Alors le jeune homme, se sachant pris au piège, se déshabilla, rejoignit Gertrude tout aussi nue sur son lit entre ses amies putrescentes, grises et heureuses et tenta de trouver un peu de vigueur masculine. Il y parvint après de nombreux efforts, en fermant les yeux, s’allongea sur le corps flasque de son amie aux cuisses ouvertes et s’y engouffra d’un coup sec, yeux toujours fermés et narines hermétiques. Il la prit d’assaut en imaginant mille autres femmes, mille autres corps, mille autres tourments et parvint à jouir au bout d'une interminable demi-heure. Mais Gertrude ne fut pas satisfaire. Elle n'avait rien senti et n’avait émis qu’un faible gémissement à la toute fin. Frustrée, elle lui demanda de recommencer. Encore et encore. N’y parvenant pas, le pauvre Clément, essoufflé, se releva et se rhabilla sans dire un mot, la peur au ventre.
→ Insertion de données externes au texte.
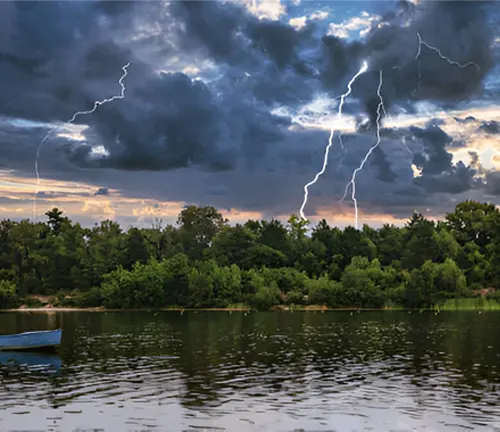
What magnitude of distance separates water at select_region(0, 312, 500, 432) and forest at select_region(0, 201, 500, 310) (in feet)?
241

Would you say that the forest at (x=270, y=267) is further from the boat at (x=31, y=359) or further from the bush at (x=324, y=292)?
the boat at (x=31, y=359)

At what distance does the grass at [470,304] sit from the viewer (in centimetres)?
14350

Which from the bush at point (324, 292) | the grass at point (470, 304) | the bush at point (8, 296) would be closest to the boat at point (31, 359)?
the bush at point (324, 292)

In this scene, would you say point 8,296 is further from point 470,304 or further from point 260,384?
point 260,384

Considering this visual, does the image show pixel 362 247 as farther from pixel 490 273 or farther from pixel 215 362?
pixel 215 362

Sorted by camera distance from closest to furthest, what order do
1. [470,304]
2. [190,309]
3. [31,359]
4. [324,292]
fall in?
[31,359]
[470,304]
[324,292]
[190,309]

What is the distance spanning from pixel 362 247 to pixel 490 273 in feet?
112

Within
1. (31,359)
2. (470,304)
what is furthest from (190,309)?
(31,359)

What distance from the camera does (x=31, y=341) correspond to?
64.1 meters

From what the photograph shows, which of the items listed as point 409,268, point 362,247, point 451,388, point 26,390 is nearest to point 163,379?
point 26,390

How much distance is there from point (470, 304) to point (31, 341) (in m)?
107

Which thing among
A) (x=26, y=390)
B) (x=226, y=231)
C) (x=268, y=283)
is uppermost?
(x=226, y=231)

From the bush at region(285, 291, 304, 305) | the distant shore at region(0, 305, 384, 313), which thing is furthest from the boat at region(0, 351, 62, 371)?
the bush at region(285, 291, 304, 305)

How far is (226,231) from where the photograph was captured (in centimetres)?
18762
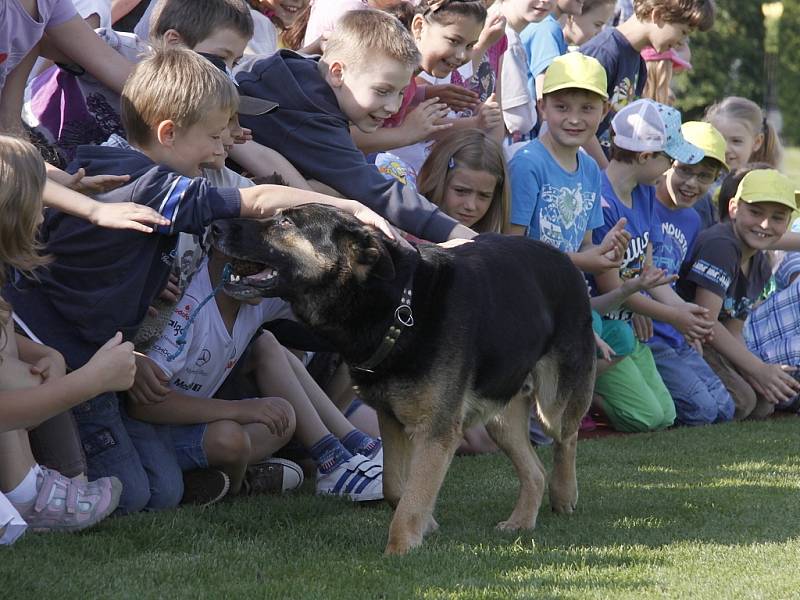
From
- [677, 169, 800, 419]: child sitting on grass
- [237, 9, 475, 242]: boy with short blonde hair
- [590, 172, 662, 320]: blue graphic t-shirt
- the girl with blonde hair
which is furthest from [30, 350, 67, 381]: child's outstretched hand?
[677, 169, 800, 419]: child sitting on grass

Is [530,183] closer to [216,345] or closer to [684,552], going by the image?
[216,345]

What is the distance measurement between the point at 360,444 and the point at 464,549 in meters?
1.49

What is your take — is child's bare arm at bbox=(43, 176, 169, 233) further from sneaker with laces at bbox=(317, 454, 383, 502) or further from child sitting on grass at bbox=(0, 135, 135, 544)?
sneaker with laces at bbox=(317, 454, 383, 502)

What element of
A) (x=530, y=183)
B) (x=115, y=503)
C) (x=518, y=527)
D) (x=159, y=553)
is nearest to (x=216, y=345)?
(x=115, y=503)

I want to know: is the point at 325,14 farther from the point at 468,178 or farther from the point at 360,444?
the point at 360,444

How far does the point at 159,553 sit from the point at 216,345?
50.2 inches

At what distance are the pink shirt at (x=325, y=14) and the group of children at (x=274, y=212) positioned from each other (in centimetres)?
2

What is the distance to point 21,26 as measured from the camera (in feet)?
17.6

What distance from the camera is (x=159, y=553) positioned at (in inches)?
169

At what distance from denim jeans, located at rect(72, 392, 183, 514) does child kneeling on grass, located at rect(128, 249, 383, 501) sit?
15 cm

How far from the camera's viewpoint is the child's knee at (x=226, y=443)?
5.30 meters

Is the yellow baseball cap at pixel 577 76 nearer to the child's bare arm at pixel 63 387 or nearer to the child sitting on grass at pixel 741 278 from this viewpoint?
the child sitting on grass at pixel 741 278

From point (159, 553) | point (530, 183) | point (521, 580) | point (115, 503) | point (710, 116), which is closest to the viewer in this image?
point (521, 580)

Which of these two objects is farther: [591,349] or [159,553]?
[591,349]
Il Sortit de l’appartement, le vomi au bord des lèvres et s’enfuit à toutes jambes de l’ehpad maudit sans prêter attention aux protestations véhémentes de la vieille dame qui alpaguait tout le monde dans les couloirs noirs et silencieux.
Gertrude jubilait malgré tout en rentrant chez elle après quelques minutes où personne ne s'était soucié de ses cris, les surveillants avaient l'habitude de l'entendre gueuler chaque jour, et tant qu'elle criait, ça allait. Bien qu’elle n’eut pas reçu le sacrement souhaité ni sa dernière fois attendue, elle était au moins sûre d’une chose : le chancre que son preux chevalier ne manquerait pas de chopper la consolait. Et c’était pour elle un « cheh » bien mérité. Heureuse, elle s’endormit entre ses amies qui l’étaient déjà depuis fort longtemps et ne se réveilla pas le lendemain. Ni les autres.